IBM DataPower Operations Dashboard v1.0.8.5

Note: A more recent version of DPOD is available. See DPOD Documentation for the latest documentation.

Agents

The Agents screen is accessible by logging into the Web Console and navigating to [Manage→Internal HealthAgents].

DPOD agents are responsible for collecting data (either actively or passively) from monitored devices and storing it in the Big Data Store. This screen allows you to verify that the agents are up and running.

The screen shows two sections:

  1. Agent Status - Showing the state of all the agents
  2. Agent Processing Status- Showing streaming and memory consumption data

Agent Status

The Agent Status section of the screen is a set of 3 widgets, each displaying data related to a different set of DPOD Agents: Syslog, WS-M and Resources.
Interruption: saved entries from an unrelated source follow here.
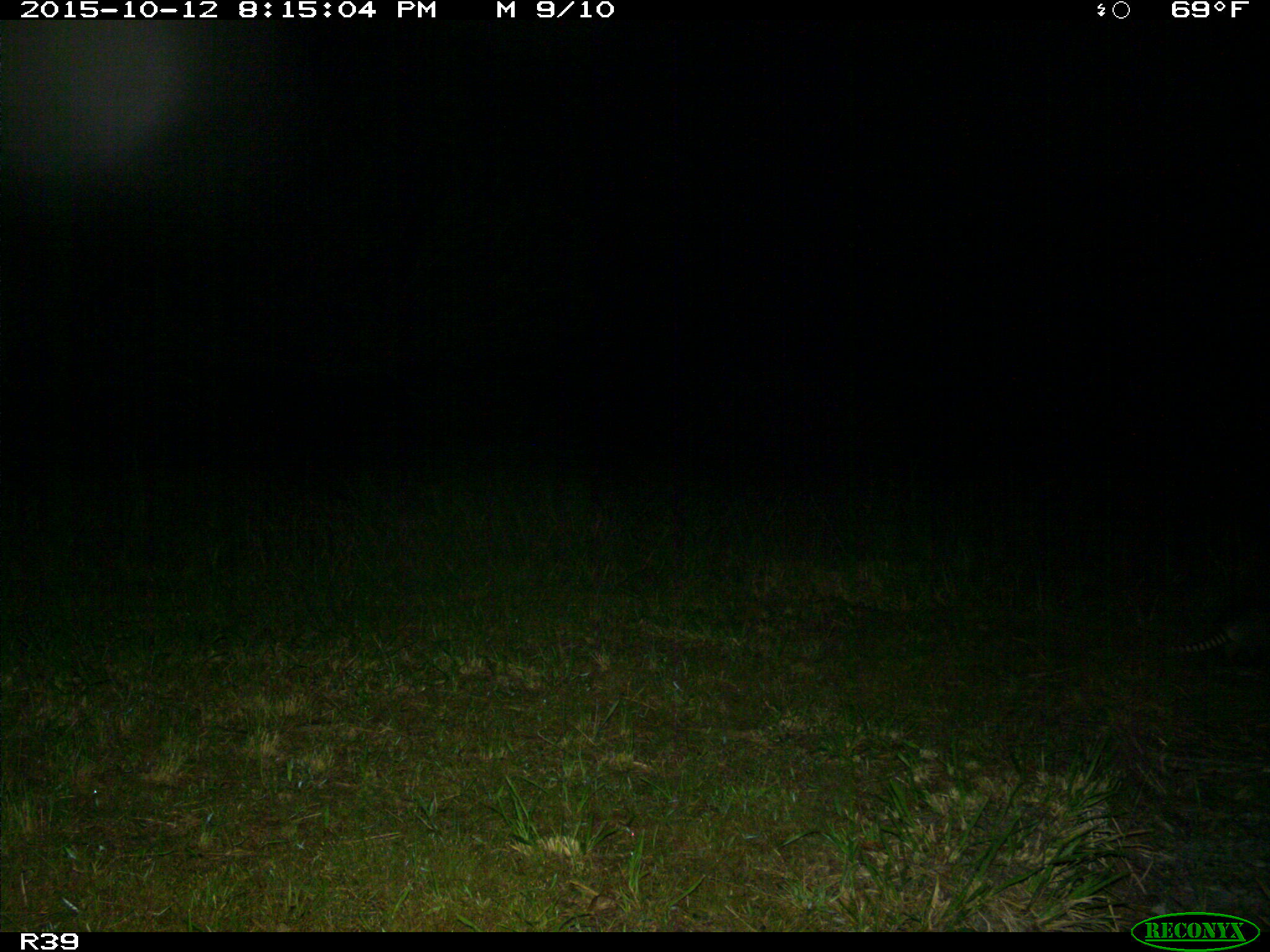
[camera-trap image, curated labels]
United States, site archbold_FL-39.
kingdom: Animalia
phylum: Chordata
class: Mammalia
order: Cingulata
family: Dasypodidae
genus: Dasypus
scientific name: Dasypus novemcinctus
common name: nine-banded armadillo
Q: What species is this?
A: Dasypus novemcinctus (nine-banded armadillo).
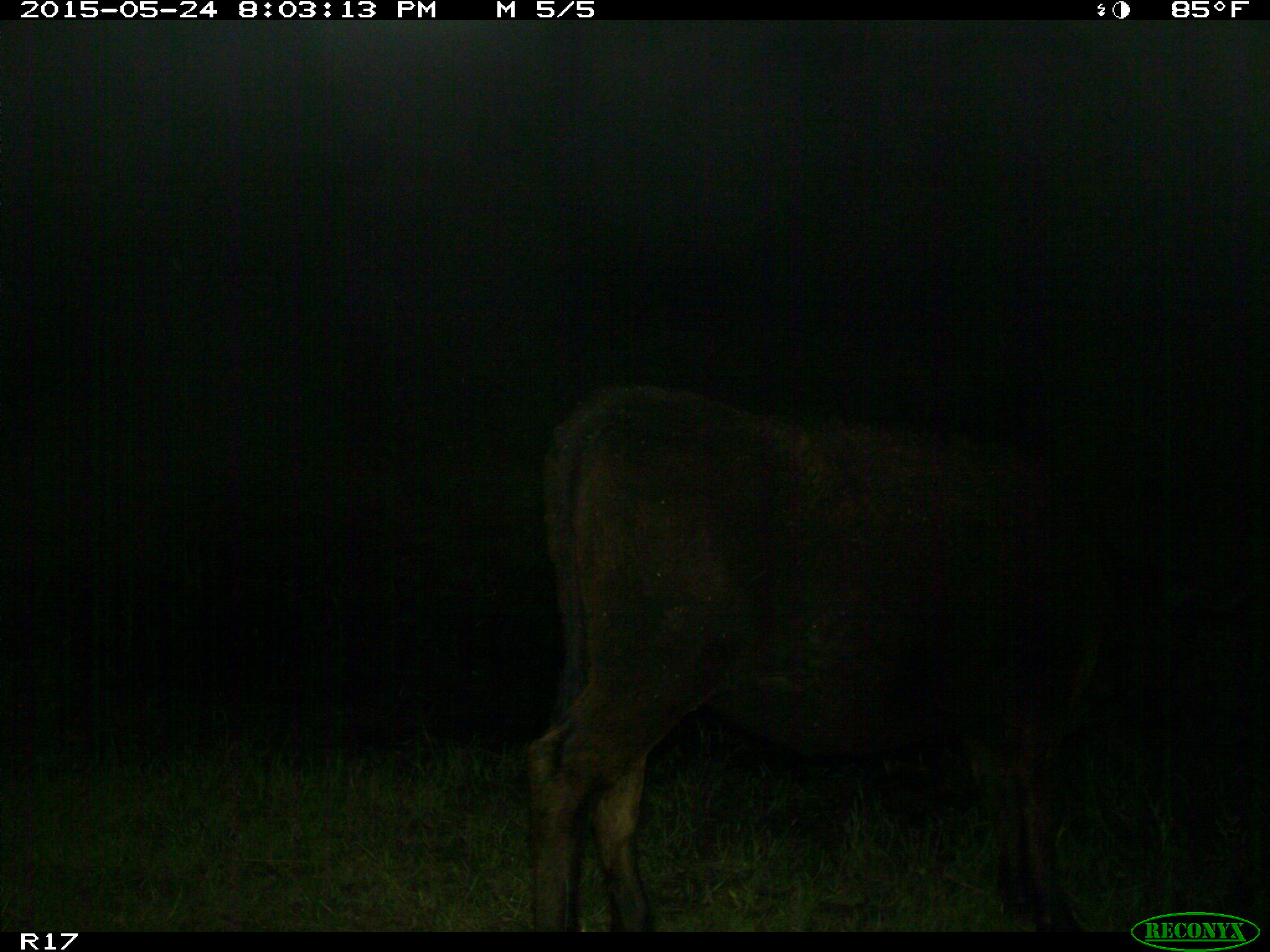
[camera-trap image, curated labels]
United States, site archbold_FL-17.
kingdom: Animalia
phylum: Chordata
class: Mammalia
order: Artiodactyla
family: Bovidae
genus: Bos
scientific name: Bos taurus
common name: domestic cow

The agents are monitored internally by a KeepAlive service. For a list of all system services, and an explanation on KeepAlive processing, see section on System Services Management.

Each collector agent is displayed in a colored box (see below). Click an agent's name to open its details in the Agent's Detail view.



The table below describes the details presented for each agent:

DetailDescriptionDesired State
General Health Status

The general health status of the agent is relayed by the color of the box wrapping its details.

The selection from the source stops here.